Food becomes the issue of most immediate concern. The wild game is quickly
hunted out and very soon, the food supply grows short. There are two
options then, to centralize remaining food supplies under the hands of the
government, which will also control agriculture. Or to let people keep
their food, and advise them to use it carefully, share with the less
fortunate and plant wisely. The scenario is not hypothetical. The
residents of the first permanent English settlement in America, Jamestown,
faced that dilemma. Only by abandoning centralization and embracing the
free market, did Jamestown come to prosper. And the case of Jamestown was
not unique. Early Americans repeatedly faced the choice between
centralization and the free market, and repeatedly chose the free market,
which is what made America a great and prosperous nation.

America
prospered because it trusted the choices that individuals make, more than
the choices that elites make. This premise was behind the American system
of government, the American economy and the American way of life... or
was. By the 20th century the assumption had become that most people were
stupid, ignorant and too weak to resist their worst urges. The social
advocates pushed everything from eugenics to prohibitionism as the
solution. The Depression opened the door to true large scale government
control, and it has never been shut since.

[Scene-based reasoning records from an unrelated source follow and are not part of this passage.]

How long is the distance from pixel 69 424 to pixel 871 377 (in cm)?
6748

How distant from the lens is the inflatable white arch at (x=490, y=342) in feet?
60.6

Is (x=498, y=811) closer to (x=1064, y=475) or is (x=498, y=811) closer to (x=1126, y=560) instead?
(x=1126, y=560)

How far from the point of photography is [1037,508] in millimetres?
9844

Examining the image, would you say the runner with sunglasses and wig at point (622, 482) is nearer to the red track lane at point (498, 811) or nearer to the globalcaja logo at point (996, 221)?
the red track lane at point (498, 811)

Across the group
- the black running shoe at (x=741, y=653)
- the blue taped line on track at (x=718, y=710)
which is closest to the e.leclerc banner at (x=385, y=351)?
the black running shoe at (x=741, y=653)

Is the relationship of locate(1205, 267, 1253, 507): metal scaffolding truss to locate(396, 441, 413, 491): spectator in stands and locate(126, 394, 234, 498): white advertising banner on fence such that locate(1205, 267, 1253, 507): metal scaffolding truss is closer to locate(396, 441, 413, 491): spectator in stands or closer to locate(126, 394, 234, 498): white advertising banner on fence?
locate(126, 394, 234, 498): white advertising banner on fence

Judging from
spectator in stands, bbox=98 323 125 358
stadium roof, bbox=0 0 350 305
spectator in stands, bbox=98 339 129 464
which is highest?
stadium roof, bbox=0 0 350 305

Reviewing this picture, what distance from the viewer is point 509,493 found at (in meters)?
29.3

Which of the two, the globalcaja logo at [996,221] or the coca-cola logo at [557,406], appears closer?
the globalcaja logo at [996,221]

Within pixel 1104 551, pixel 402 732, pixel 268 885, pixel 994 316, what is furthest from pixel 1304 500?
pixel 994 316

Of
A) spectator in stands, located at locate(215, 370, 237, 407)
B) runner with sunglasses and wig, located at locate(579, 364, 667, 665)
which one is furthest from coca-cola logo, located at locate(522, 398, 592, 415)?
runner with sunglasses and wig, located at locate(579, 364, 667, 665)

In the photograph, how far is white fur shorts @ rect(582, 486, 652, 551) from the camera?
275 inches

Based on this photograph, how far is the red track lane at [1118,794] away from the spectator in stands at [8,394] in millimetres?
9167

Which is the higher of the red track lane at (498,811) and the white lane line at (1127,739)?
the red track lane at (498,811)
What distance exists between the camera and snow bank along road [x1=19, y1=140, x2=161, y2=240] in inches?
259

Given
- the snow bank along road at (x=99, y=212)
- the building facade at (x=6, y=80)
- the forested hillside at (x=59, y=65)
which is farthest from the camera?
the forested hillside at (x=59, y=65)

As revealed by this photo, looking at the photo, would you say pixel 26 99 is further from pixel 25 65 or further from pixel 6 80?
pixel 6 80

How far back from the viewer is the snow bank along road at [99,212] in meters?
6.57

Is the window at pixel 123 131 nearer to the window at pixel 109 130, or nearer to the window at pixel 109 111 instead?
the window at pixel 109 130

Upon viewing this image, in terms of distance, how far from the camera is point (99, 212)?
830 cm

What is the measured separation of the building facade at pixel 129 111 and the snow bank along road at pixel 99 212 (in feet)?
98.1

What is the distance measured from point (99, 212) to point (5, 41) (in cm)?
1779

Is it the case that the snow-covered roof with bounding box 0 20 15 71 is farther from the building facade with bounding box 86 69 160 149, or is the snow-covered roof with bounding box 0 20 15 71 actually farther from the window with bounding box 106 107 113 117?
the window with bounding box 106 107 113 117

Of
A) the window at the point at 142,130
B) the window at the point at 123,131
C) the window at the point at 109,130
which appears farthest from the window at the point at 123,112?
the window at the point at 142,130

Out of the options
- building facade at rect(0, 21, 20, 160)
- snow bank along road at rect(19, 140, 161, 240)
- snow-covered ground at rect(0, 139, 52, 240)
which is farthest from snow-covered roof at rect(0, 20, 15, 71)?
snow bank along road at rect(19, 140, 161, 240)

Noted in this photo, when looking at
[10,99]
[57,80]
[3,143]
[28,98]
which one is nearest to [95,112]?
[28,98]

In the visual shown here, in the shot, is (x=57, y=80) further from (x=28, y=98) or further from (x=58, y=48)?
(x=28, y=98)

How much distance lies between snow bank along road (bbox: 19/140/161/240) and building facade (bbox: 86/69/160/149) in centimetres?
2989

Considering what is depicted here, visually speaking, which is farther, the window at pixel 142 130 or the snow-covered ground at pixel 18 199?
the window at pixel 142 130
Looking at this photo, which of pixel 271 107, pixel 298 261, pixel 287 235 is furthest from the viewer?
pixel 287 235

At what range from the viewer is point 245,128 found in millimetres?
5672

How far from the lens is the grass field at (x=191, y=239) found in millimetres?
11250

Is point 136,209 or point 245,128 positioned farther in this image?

And since then the deficit has grown out of control, government
has repeatedly demonstrated that it lacked the fiscal planning abilities
of a not particularly bright five year old, America's industrial
infrastructure came and went, and about the only growth industries
remaining involve customer service for products made in China. As
government spending continues to swallow individual income, eventually
whatever remains will be sucked into the whirlwind as well. After all
rising government spending and decreasing job growth collide in fairly
predictable ways. Or to put it another way, you can get credit out of a
stone, but you can't get blood out of a stone. And eventually the credit
runs out, and all you have left is the stone.

The reason for this
is that individual initiative repeatedly trumps government bureaucracy
when it comes to using and generation resources better. Advocates of
government centralization by contrast presume that most people are not
very good at making use of their resources, requiring instead that they
render it up to the government which will do a better job of it for them.
This form of involuntary investment repeatedly produces negative results
and it springs from the wholly irrational and elitist notion that people's
wealth and choices should be administered not by them, but only by those
who have been specially trained to administer them.

Individual initiative is the wellspring of democracy. It is also the most effective
means to achieve prosperity while helping others. Rejecting individual
initiative in favor of centralization also rejects democracy.